SD-WAN Flood Tracer: Tracking the entry points of DDoS attack flows in WAN

Abstract

Countering DDoS attacks in the network requires identification of attack flows and their removal, resulting in the removal of legitimate flows as well. Mitigation of attacks near the attacker reduces the chances of affecting legitimate communication as the attack path is curtailed. Hence, an efficient DDoS countermeasure requires an efficient traceback scheme to identify the attack source in order to mitigate the attack at entry point itself. This paper proposes SD-WAN Flood Tracer to facilitate tracing the attack source in software-defined wide area network (SD-WAN). The traceback scheme is divided into two parts; the first part is internal traceback to trace the sources in the vicinity of a single controller. The second part is external traceback to trace the source belonging to another controller’s vicinity.
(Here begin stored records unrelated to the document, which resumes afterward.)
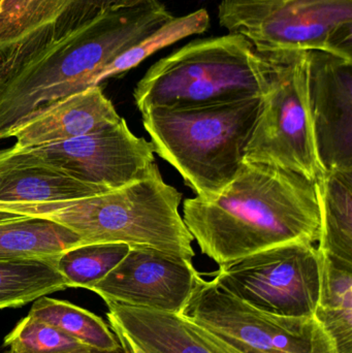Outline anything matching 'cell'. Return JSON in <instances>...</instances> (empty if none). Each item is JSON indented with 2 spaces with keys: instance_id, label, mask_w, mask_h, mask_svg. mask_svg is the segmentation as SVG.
I'll return each instance as SVG.
<instances>
[{
  "instance_id": "5b68a950",
  "label": "cell",
  "mask_w": 352,
  "mask_h": 353,
  "mask_svg": "<svg viewBox=\"0 0 352 353\" xmlns=\"http://www.w3.org/2000/svg\"><path fill=\"white\" fill-rule=\"evenodd\" d=\"M264 63L239 34L198 39L149 68L134 91L140 112L184 109L262 97Z\"/></svg>"
},
{
  "instance_id": "8fae6325",
  "label": "cell",
  "mask_w": 352,
  "mask_h": 353,
  "mask_svg": "<svg viewBox=\"0 0 352 353\" xmlns=\"http://www.w3.org/2000/svg\"><path fill=\"white\" fill-rule=\"evenodd\" d=\"M200 278L192 261L132 245L119 265L90 290L103 301L180 314Z\"/></svg>"
},
{
  "instance_id": "30bf717a",
  "label": "cell",
  "mask_w": 352,
  "mask_h": 353,
  "mask_svg": "<svg viewBox=\"0 0 352 353\" xmlns=\"http://www.w3.org/2000/svg\"><path fill=\"white\" fill-rule=\"evenodd\" d=\"M43 165L76 180L116 190L158 169L152 143L132 134L124 118L96 132L27 149L0 151V168Z\"/></svg>"
},
{
  "instance_id": "7a4b0ae2",
  "label": "cell",
  "mask_w": 352,
  "mask_h": 353,
  "mask_svg": "<svg viewBox=\"0 0 352 353\" xmlns=\"http://www.w3.org/2000/svg\"><path fill=\"white\" fill-rule=\"evenodd\" d=\"M174 18L158 0L112 10L20 57L0 56V140L50 105L99 86L107 64Z\"/></svg>"
},
{
  "instance_id": "7c38bea8",
  "label": "cell",
  "mask_w": 352,
  "mask_h": 353,
  "mask_svg": "<svg viewBox=\"0 0 352 353\" xmlns=\"http://www.w3.org/2000/svg\"><path fill=\"white\" fill-rule=\"evenodd\" d=\"M307 92L318 161L324 171H352V61L306 51Z\"/></svg>"
},
{
  "instance_id": "cb8c5ba5",
  "label": "cell",
  "mask_w": 352,
  "mask_h": 353,
  "mask_svg": "<svg viewBox=\"0 0 352 353\" xmlns=\"http://www.w3.org/2000/svg\"><path fill=\"white\" fill-rule=\"evenodd\" d=\"M3 344L16 353H68L89 348L53 325L29 315L6 336Z\"/></svg>"
},
{
  "instance_id": "6da1fadb",
  "label": "cell",
  "mask_w": 352,
  "mask_h": 353,
  "mask_svg": "<svg viewBox=\"0 0 352 353\" xmlns=\"http://www.w3.org/2000/svg\"><path fill=\"white\" fill-rule=\"evenodd\" d=\"M183 221L202 252L219 265L320 238L315 182L267 163L245 161L216 196L186 199Z\"/></svg>"
},
{
  "instance_id": "277c9868",
  "label": "cell",
  "mask_w": 352,
  "mask_h": 353,
  "mask_svg": "<svg viewBox=\"0 0 352 353\" xmlns=\"http://www.w3.org/2000/svg\"><path fill=\"white\" fill-rule=\"evenodd\" d=\"M262 97L234 103L144 110L145 130L161 159L173 165L196 196H216L245 163L246 148Z\"/></svg>"
},
{
  "instance_id": "8992f818",
  "label": "cell",
  "mask_w": 352,
  "mask_h": 353,
  "mask_svg": "<svg viewBox=\"0 0 352 353\" xmlns=\"http://www.w3.org/2000/svg\"><path fill=\"white\" fill-rule=\"evenodd\" d=\"M258 53L266 89L245 161L282 168L316 182L324 171L316 153L308 103L306 51Z\"/></svg>"
},
{
  "instance_id": "d6986e66",
  "label": "cell",
  "mask_w": 352,
  "mask_h": 353,
  "mask_svg": "<svg viewBox=\"0 0 352 353\" xmlns=\"http://www.w3.org/2000/svg\"><path fill=\"white\" fill-rule=\"evenodd\" d=\"M315 184L320 211L318 250L352 261V171H324Z\"/></svg>"
},
{
  "instance_id": "2e32d148",
  "label": "cell",
  "mask_w": 352,
  "mask_h": 353,
  "mask_svg": "<svg viewBox=\"0 0 352 353\" xmlns=\"http://www.w3.org/2000/svg\"><path fill=\"white\" fill-rule=\"evenodd\" d=\"M105 192L43 165L0 168V203H62Z\"/></svg>"
},
{
  "instance_id": "44dd1931",
  "label": "cell",
  "mask_w": 352,
  "mask_h": 353,
  "mask_svg": "<svg viewBox=\"0 0 352 353\" xmlns=\"http://www.w3.org/2000/svg\"><path fill=\"white\" fill-rule=\"evenodd\" d=\"M28 315L53 325L88 347L99 350L121 347L115 333L103 319L66 301L41 296L33 302Z\"/></svg>"
},
{
  "instance_id": "5bb4252c",
  "label": "cell",
  "mask_w": 352,
  "mask_h": 353,
  "mask_svg": "<svg viewBox=\"0 0 352 353\" xmlns=\"http://www.w3.org/2000/svg\"><path fill=\"white\" fill-rule=\"evenodd\" d=\"M101 85L70 95L21 126L12 148L27 149L78 138L120 120Z\"/></svg>"
},
{
  "instance_id": "9c48e42d",
  "label": "cell",
  "mask_w": 352,
  "mask_h": 353,
  "mask_svg": "<svg viewBox=\"0 0 352 353\" xmlns=\"http://www.w3.org/2000/svg\"><path fill=\"white\" fill-rule=\"evenodd\" d=\"M219 288L254 309L285 317L314 316L322 256L311 243H291L219 265Z\"/></svg>"
},
{
  "instance_id": "7402d4cb",
  "label": "cell",
  "mask_w": 352,
  "mask_h": 353,
  "mask_svg": "<svg viewBox=\"0 0 352 353\" xmlns=\"http://www.w3.org/2000/svg\"><path fill=\"white\" fill-rule=\"evenodd\" d=\"M130 251L124 243H82L58 255V272L70 288L90 290L103 280Z\"/></svg>"
},
{
  "instance_id": "ba28073f",
  "label": "cell",
  "mask_w": 352,
  "mask_h": 353,
  "mask_svg": "<svg viewBox=\"0 0 352 353\" xmlns=\"http://www.w3.org/2000/svg\"><path fill=\"white\" fill-rule=\"evenodd\" d=\"M182 317L239 353H338L315 317H285L254 309L200 278Z\"/></svg>"
},
{
  "instance_id": "4316f807",
  "label": "cell",
  "mask_w": 352,
  "mask_h": 353,
  "mask_svg": "<svg viewBox=\"0 0 352 353\" xmlns=\"http://www.w3.org/2000/svg\"><path fill=\"white\" fill-rule=\"evenodd\" d=\"M2 0H0V3H1Z\"/></svg>"
},
{
  "instance_id": "ac0fdd59",
  "label": "cell",
  "mask_w": 352,
  "mask_h": 353,
  "mask_svg": "<svg viewBox=\"0 0 352 353\" xmlns=\"http://www.w3.org/2000/svg\"><path fill=\"white\" fill-rule=\"evenodd\" d=\"M320 252L322 283L314 317L332 338L337 352L352 353V261Z\"/></svg>"
},
{
  "instance_id": "ffe728a7",
  "label": "cell",
  "mask_w": 352,
  "mask_h": 353,
  "mask_svg": "<svg viewBox=\"0 0 352 353\" xmlns=\"http://www.w3.org/2000/svg\"><path fill=\"white\" fill-rule=\"evenodd\" d=\"M57 257L0 261V309L19 308L70 288L56 267Z\"/></svg>"
},
{
  "instance_id": "e0dca14e",
  "label": "cell",
  "mask_w": 352,
  "mask_h": 353,
  "mask_svg": "<svg viewBox=\"0 0 352 353\" xmlns=\"http://www.w3.org/2000/svg\"><path fill=\"white\" fill-rule=\"evenodd\" d=\"M84 241L70 228L35 216L0 219V261L55 257Z\"/></svg>"
},
{
  "instance_id": "484cf974",
  "label": "cell",
  "mask_w": 352,
  "mask_h": 353,
  "mask_svg": "<svg viewBox=\"0 0 352 353\" xmlns=\"http://www.w3.org/2000/svg\"><path fill=\"white\" fill-rule=\"evenodd\" d=\"M4 353H16L10 352V350H8V352H4ZM68 353H130L128 352V350H126L125 347H124L123 345H121V347L118 348V350H95V348L89 347L86 348V350H80V352H68Z\"/></svg>"
},
{
  "instance_id": "3957f363",
  "label": "cell",
  "mask_w": 352,
  "mask_h": 353,
  "mask_svg": "<svg viewBox=\"0 0 352 353\" xmlns=\"http://www.w3.org/2000/svg\"><path fill=\"white\" fill-rule=\"evenodd\" d=\"M182 193L156 169L120 189L62 203H0V219L47 218L72 230L84 243L145 245L192 261L194 236L179 213Z\"/></svg>"
},
{
  "instance_id": "d4e9b609",
  "label": "cell",
  "mask_w": 352,
  "mask_h": 353,
  "mask_svg": "<svg viewBox=\"0 0 352 353\" xmlns=\"http://www.w3.org/2000/svg\"><path fill=\"white\" fill-rule=\"evenodd\" d=\"M110 325H111V330H113L114 333H115L116 337H117L118 341L120 342L121 345H123L126 350H128L130 353H147L144 350L140 347L132 338L128 337L125 333L121 331L119 327L117 325H115L114 323H111L109 321Z\"/></svg>"
},
{
  "instance_id": "52a82bcc",
  "label": "cell",
  "mask_w": 352,
  "mask_h": 353,
  "mask_svg": "<svg viewBox=\"0 0 352 353\" xmlns=\"http://www.w3.org/2000/svg\"><path fill=\"white\" fill-rule=\"evenodd\" d=\"M218 20L258 52L322 51L352 61V0H222Z\"/></svg>"
},
{
  "instance_id": "4fadbf2b",
  "label": "cell",
  "mask_w": 352,
  "mask_h": 353,
  "mask_svg": "<svg viewBox=\"0 0 352 353\" xmlns=\"http://www.w3.org/2000/svg\"><path fill=\"white\" fill-rule=\"evenodd\" d=\"M146 0H2L0 56L20 57L112 10Z\"/></svg>"
},
{
  "instance_id": "9a60e30c",
  "label": "cell",
  "mask_w": 352,
  "mask_h": 353,
  "mask_svg": "<svg viewBox=\"0 0 352 353\" xmlns=\"http://www.w3.org/2000/svg\"><path fill=\"white\" fill-rule=\"evenodd\" d=\"M105 302L109 321L147 353H214L180 314Z\"/></svg>"
},
{
  "instance_id": "603a6c76",
  "label": "cell",
  "mask_w": 352,
  "mask_h": 353,
  "mask_svg": "<svg viewBox=\"0 0 352 353\" xmlns=\"http://www.w3.org/2000/svg\"><path fill=\"white\" fill-rule=\"evenodd\" d=\"M210 26V17L204 8L191 12L187 16L174 17L171 21L145 37L140 43L118 56L111 63L107 64L96 76V84L103 81L123 74L138 65L143 60L158 50L177 43L194 34H202Z\"/></svg>"
}]
</instances>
Such a global traceback scheme prevents the impact of DDoS attacks on legitimate traffic. Not just DDoS attack sources, but this scheme may also support tracking other anomaly sources as well. The traceback scheme is lightweight with low overhead on the communication channel and converges the trace quickly. The proposed scheme is capable of efficiently tracing internal anomaly sources, as well as external anomaly sources to the farthest location, preventing damage to legitimate communications in the network.